(Task):
Can you render the lines of the records below, from the line with "How should one arrange" up to and including the line with "the engine nacelle at (x=75, y=68) <", as a JSON list of strings, one string per line, leaving out blank lines?

— BEGIN Raw data —

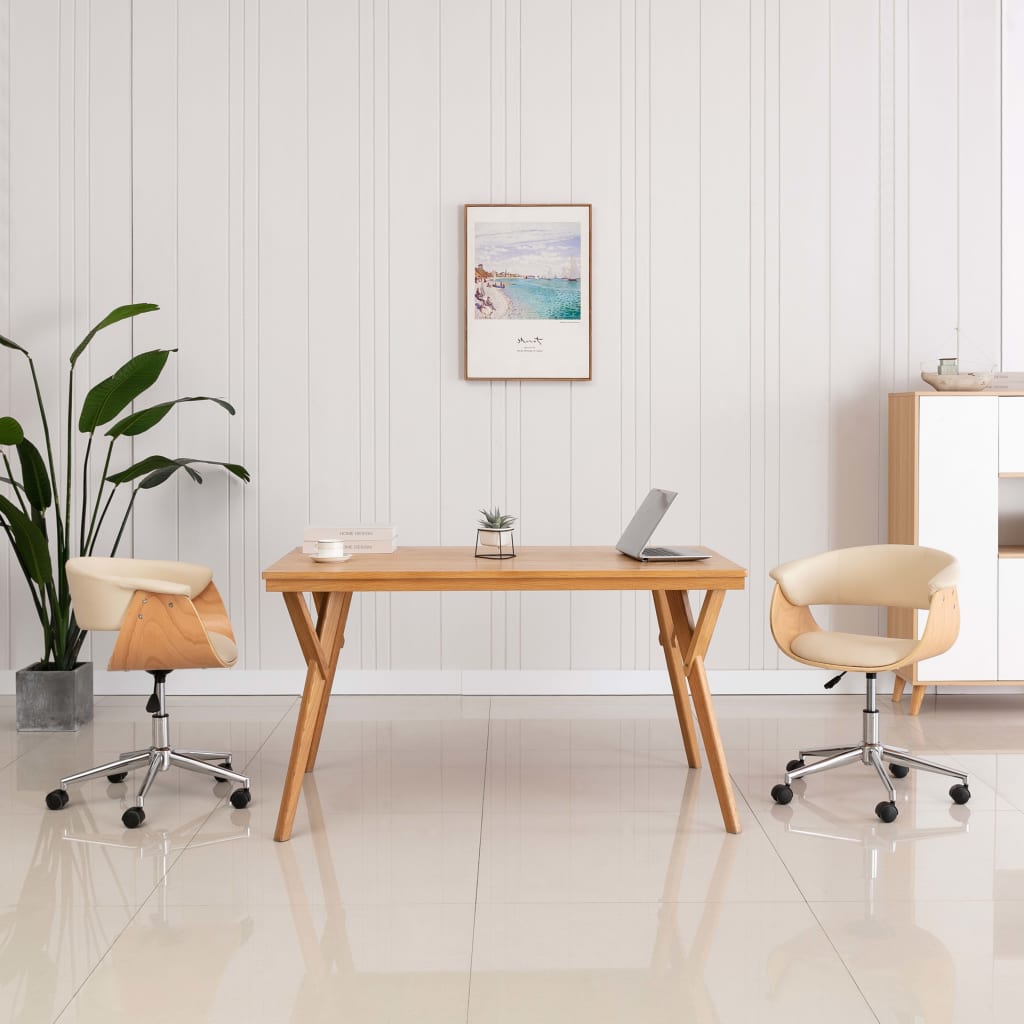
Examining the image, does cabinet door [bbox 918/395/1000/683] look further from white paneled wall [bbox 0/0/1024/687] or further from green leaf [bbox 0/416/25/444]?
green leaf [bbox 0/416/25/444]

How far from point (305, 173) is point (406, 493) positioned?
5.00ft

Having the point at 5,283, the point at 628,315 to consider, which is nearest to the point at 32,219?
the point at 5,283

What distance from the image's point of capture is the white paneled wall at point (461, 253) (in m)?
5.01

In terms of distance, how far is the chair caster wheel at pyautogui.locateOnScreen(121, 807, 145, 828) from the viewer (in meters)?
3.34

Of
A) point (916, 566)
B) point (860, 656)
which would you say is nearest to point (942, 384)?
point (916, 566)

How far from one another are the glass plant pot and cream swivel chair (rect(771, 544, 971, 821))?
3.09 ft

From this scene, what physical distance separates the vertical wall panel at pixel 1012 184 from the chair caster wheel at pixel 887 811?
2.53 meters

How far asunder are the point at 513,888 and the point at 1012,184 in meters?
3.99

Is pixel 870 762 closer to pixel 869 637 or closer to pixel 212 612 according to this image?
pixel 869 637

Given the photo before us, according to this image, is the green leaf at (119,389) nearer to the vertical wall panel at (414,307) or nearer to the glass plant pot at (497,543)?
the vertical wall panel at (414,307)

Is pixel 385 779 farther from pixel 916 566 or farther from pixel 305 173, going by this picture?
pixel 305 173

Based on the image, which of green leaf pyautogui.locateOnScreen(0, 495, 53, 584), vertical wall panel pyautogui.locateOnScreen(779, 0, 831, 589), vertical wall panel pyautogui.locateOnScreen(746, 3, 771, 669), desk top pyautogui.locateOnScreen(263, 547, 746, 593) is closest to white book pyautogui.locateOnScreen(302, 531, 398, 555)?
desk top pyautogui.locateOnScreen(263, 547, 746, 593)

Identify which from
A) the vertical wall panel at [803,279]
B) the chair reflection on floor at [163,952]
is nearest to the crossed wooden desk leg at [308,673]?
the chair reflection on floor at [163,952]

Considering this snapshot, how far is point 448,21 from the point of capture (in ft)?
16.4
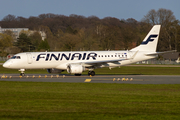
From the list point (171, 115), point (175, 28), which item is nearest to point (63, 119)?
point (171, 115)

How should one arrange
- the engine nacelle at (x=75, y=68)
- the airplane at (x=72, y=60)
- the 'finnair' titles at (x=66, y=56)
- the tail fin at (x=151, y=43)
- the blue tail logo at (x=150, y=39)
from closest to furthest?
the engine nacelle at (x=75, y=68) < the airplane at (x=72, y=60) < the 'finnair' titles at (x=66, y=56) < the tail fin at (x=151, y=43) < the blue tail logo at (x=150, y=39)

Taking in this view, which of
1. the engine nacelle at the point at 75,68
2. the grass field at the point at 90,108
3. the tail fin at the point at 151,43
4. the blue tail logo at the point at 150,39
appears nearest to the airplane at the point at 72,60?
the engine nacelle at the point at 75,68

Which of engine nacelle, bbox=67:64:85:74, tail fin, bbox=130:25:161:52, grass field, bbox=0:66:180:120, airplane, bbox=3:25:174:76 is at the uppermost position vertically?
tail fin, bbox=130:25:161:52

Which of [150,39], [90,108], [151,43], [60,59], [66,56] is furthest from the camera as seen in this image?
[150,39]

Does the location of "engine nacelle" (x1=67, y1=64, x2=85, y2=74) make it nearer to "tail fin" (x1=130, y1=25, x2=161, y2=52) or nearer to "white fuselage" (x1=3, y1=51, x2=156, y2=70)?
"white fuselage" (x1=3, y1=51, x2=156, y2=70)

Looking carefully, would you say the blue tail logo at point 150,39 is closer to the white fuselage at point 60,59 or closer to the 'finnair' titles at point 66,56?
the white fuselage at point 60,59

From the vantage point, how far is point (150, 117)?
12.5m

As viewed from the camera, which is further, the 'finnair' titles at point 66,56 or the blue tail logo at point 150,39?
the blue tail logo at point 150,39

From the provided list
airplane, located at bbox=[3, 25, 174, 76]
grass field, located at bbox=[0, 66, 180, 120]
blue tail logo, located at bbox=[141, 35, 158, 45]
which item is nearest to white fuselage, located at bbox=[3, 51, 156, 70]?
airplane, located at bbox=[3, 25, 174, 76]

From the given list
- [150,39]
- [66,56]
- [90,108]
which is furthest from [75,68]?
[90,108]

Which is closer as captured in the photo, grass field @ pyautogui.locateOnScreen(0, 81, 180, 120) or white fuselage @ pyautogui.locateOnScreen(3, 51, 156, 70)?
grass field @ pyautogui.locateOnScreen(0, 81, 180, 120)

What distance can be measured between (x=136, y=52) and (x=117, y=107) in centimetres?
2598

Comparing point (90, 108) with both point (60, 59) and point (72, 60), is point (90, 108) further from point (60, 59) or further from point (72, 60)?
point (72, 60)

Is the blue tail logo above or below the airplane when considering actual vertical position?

— END Raw data —

(Result for this exercise):
[
  "How should one arrange",
  "- the engine nacelle at (x=75, y=68)",
  "- the airplane at (x=72, y=60)",
  "- the 'finnair' titles at (x=66, y=56)",
  "- the tail fin at (x=151, y=43)",
  "- the blue tail logo at (x=150, y=39)",
  "from closest to furthest?",
  "the engine nacelle at (x=75, y=68) < the airplane at (x=72, y=60) < the 'finnair' titles at (x=66, y=56) < the tail fin at (x=151, y=43) < the blue tail logo at (x=150, y=39)"
]